Ah, that “first review of a new year” smell. There’s nothing quite like it, and I’m so happy to be back amongst this merry band of characters for another year in metal. Perhaps there’s something ironic about looking forward to the year ahead by worshiping the past, but hey: old school death metal worship seems to be particularly trendy at this point, so it makes sense that there are a ton of bands on the scene who are looking to make good on the circular nature of heavy metal music. Enter Leper Colony and their debut album…well, Leper Colony.
While the band Leper Colony might be new on the scene, the gentlemen who make up Leper Colony are no strangers to the metal world. The trio of Marc Grewe on vocals, Rogga Johansson on guitars and bass and Jon Skäre on drums hail from well-established bands like Paganizer, Morgoth and Consumption. The Swedish supergroup come together on Leper Colony to pay homage to the classics of, where else, but Florida, the home state of Death, Cannibal Corpse, Obituary and so many more household names in death metal. Not content to simply copy a sound though, the band takes the classic churning, pulsating USDM sound and adds to it a healthy layer of thrash and modern techniques to liven up the sound and appeal to more than just oldheads. The goal is to not simply be an imitation, and in that much, Leper Colony succeeds. There is obviously plenty of worshiping at the temple of Schuldiner, as in the angular, jarring and unconventional main motifs for “Rapture Addict” and “Surgical Undeadvors” (side note: what a truly excellent song title), but the band is at their best when they really let loose and lean into the thrash elements of their sound. The mid section of opener “The Human Paradox” and the solo section of “Rapture Addict” are two of quite a few standout moments where the band completely lets loose and plows through with the force of a runaway bullet train. These are the most successful moments of the album, where the band truly feels like they are taking the comforting, warm-sweatpants-out-of-the-dryer aesthetic of Florida death metal and stretching it to new places.
It’s also worth taking a second to mention that Leper Colony do my favorite thing in all of music: there is a track called “Leper Colony” by Leper Colony on the album Leper Colony. Kudos for going for it, and not just any track, but a full blown death metal ballad of sorts. There is a lot to like here, but Leper Colony is not without its modest criticisms. This album is chock-full of riffs; like, a lot of riffs, in quick succession, and while the riffs are heavy and catchy and inventive and all the things you want them to be, there are some spots where I feel like the band is trying to do too much in too little space for it to be entirely effective. Sometimes I really want the riff they start to keep going, and when the band bounces between ideas without settling on anything in particular, I feel like the album falls a little flat. This is more of a problem for me in the front half of the album; Leper Colony kinda takes off in the back half. Similarly, Marc Grewe switches up his vocal style a lot and performs in quite a wide range, which is to be commended, but when you try to do a lot, you always run the risk of something not landing right, and in this case there are some spots on the album that just don’t deliver. If Leper Colony were to focus on doing less and making the things they do just a little tighter, their future endeavors are going to absolutely crush.

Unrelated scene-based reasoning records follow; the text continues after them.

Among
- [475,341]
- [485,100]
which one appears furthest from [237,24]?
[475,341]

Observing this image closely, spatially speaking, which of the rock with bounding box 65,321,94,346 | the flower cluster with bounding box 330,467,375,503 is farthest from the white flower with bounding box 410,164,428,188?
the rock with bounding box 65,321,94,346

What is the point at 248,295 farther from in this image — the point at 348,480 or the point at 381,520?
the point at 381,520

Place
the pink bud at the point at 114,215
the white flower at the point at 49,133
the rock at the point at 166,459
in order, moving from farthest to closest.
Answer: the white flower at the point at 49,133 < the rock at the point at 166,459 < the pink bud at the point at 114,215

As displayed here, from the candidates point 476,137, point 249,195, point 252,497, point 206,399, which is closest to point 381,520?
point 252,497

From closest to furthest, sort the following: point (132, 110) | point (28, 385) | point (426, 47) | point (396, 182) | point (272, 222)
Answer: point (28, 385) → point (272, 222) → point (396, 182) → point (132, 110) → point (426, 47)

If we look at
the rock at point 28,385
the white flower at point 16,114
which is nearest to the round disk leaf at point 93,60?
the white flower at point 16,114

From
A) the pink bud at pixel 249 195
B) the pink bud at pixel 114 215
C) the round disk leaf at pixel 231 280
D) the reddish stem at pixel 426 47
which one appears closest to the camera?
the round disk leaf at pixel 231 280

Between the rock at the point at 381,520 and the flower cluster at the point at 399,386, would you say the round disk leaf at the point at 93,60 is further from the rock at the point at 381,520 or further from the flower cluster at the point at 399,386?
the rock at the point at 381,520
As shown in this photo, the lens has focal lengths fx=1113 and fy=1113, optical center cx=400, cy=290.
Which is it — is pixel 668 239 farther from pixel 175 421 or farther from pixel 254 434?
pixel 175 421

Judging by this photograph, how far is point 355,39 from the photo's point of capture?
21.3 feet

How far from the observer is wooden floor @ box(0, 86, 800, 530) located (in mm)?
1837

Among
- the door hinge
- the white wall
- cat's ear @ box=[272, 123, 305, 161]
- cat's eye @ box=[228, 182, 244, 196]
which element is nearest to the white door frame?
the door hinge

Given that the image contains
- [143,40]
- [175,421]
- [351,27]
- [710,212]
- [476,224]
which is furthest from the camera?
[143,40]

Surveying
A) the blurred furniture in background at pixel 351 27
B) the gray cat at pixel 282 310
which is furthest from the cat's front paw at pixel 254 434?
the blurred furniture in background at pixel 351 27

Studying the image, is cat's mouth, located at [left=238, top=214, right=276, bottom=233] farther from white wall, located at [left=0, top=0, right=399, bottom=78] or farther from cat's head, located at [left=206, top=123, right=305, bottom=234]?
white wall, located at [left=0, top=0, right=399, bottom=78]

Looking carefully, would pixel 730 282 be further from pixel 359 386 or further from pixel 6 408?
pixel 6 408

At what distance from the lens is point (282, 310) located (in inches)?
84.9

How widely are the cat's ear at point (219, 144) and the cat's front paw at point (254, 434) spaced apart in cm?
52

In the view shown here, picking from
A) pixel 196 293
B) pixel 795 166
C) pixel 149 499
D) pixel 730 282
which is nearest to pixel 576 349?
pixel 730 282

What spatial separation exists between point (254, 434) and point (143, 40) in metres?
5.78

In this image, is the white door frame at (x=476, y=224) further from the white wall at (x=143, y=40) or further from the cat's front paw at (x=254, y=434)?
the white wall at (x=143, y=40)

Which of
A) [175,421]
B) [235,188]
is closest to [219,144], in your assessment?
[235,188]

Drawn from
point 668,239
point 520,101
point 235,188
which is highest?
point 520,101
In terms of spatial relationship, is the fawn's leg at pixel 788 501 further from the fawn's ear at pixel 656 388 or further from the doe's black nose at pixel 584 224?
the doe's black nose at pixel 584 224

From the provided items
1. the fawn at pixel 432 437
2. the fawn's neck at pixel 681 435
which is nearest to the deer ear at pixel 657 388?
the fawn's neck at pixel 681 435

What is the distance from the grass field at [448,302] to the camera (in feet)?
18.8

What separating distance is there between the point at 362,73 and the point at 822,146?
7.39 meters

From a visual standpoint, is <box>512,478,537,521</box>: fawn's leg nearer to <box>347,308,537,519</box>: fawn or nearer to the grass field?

Leper Colony is a really impressive take on the classic Florida sound that features fresh elements, done by people who genuinely show their love and appreciation for the seminal grandfathers of the genre. While not without some shortcomings, this is still a highly enjoyable album that unabashedly scratches the itch that we all get deep in our souls for classic death metal. At the end of the day, I’m not looking for perfection; I’m looking for something that is a good time and that kicks my ass in a very specific way, and Leper Colony does exactly that. It’ll be interesting to see what else comes out of this project and if they plan on expanding their sound or doubling down.